Definition 1. ^[27] A function $f: I\rightarrow\mathbb{R}$ is said to be convex function, if the following inequality holds:

$\begin{equation*} f(ta+(1-t)b)\leq tf(a)+(1-t)f(b), \end{equation*}$

for all $a, b \in I$ and $t\in \left[0, 1\right]$ .

Convex functions have been extended and generalized from their analytical interpretations. A generalization of convex function defined on right half of real line is called $s$ -convex function given as follows:

Definition 2. ^[16] Let $s\in \left[0, 1\right]$ . A function $f:[0, \infty) \rightarrow\mathbb{R}$ is said to be $s$ -convex function in the second sense if

$\begin{equation*} f(ta+(1-t)b)\leq t^sf(a)+(1-t)^sf(b), \end{equation*}$

holds for all $a, b \in[0, \infty)$ and $t\in \left[0, 1\right]$ .

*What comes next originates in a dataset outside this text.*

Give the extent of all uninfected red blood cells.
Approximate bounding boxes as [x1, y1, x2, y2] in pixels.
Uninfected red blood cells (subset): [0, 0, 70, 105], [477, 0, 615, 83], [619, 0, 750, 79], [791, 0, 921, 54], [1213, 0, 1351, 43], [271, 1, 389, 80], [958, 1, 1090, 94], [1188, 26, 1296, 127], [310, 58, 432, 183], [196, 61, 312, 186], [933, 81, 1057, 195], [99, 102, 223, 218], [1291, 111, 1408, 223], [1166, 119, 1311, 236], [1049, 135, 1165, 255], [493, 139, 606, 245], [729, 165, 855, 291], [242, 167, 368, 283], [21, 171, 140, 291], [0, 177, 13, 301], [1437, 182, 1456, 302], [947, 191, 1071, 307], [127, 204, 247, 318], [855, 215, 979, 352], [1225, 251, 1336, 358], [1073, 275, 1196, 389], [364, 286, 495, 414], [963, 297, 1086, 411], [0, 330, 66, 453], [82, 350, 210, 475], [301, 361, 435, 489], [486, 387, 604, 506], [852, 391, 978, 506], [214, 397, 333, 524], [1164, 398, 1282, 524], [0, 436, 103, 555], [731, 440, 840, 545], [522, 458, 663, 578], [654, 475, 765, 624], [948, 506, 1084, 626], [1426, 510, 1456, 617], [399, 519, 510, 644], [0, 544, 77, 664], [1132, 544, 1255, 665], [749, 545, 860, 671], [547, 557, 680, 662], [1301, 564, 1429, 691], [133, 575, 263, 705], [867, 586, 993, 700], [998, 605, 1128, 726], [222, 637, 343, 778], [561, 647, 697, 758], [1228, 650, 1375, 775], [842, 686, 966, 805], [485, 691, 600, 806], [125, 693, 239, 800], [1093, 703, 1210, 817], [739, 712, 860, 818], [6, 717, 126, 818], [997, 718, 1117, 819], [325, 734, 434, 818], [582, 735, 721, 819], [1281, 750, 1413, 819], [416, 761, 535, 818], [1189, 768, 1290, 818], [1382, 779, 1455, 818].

Another generalization of convex function defined on right half of real line is called $m$ -convex function given as follows:

Definition 3. ^[2] A function $f:[0, b] \rightarrow\mathbb{R}$ is said to be $m$ -convex function, where $m\in\left[0, 1\right]$ and $b > 0$ , if for every $x, y\in[0, b]$ and $t\in[0, 1]$ we have

$\begin{equation*} f(ta+m(1-t)b)\leq tf(a)+m(1-t)f(b). \end{equation*}$

Aforementioned functions can be generalized by $(s, m)$ -convex functions defined as follows:

Definition 4. ^[2] A function $f:[0, b] \rightarrow\mathbb{R}$ is said to be $(s, m)$ -convex function, where $(s, m)\in\left[0, 1\right]^2$ and $b > 0$ , if for every $x, y\in[0, b]$ and $t\in[0, 1]$ we have

$\begin{equation*} f(ta+m(1-t)b)\leq t^sf(a)+m(1-t^s)f(b). \end{equation*}$

For some recent citations and utilizations of $(s, m)$ -convex functions one can see ^{[5,10,18,19,23,31]} and references therein. Convex functions and related definitions have been widely used to develop the theory of inequalities and their applications. A huge amount of work by many authors had/has been dedicated to theory and applications of mathematical inequalities, see ^[22,24,27]. The aim of this paper is the study of boundedness, continuity of fractional integral operators containing Mittag-Leffler functions via $(s, m)$ -convex functions.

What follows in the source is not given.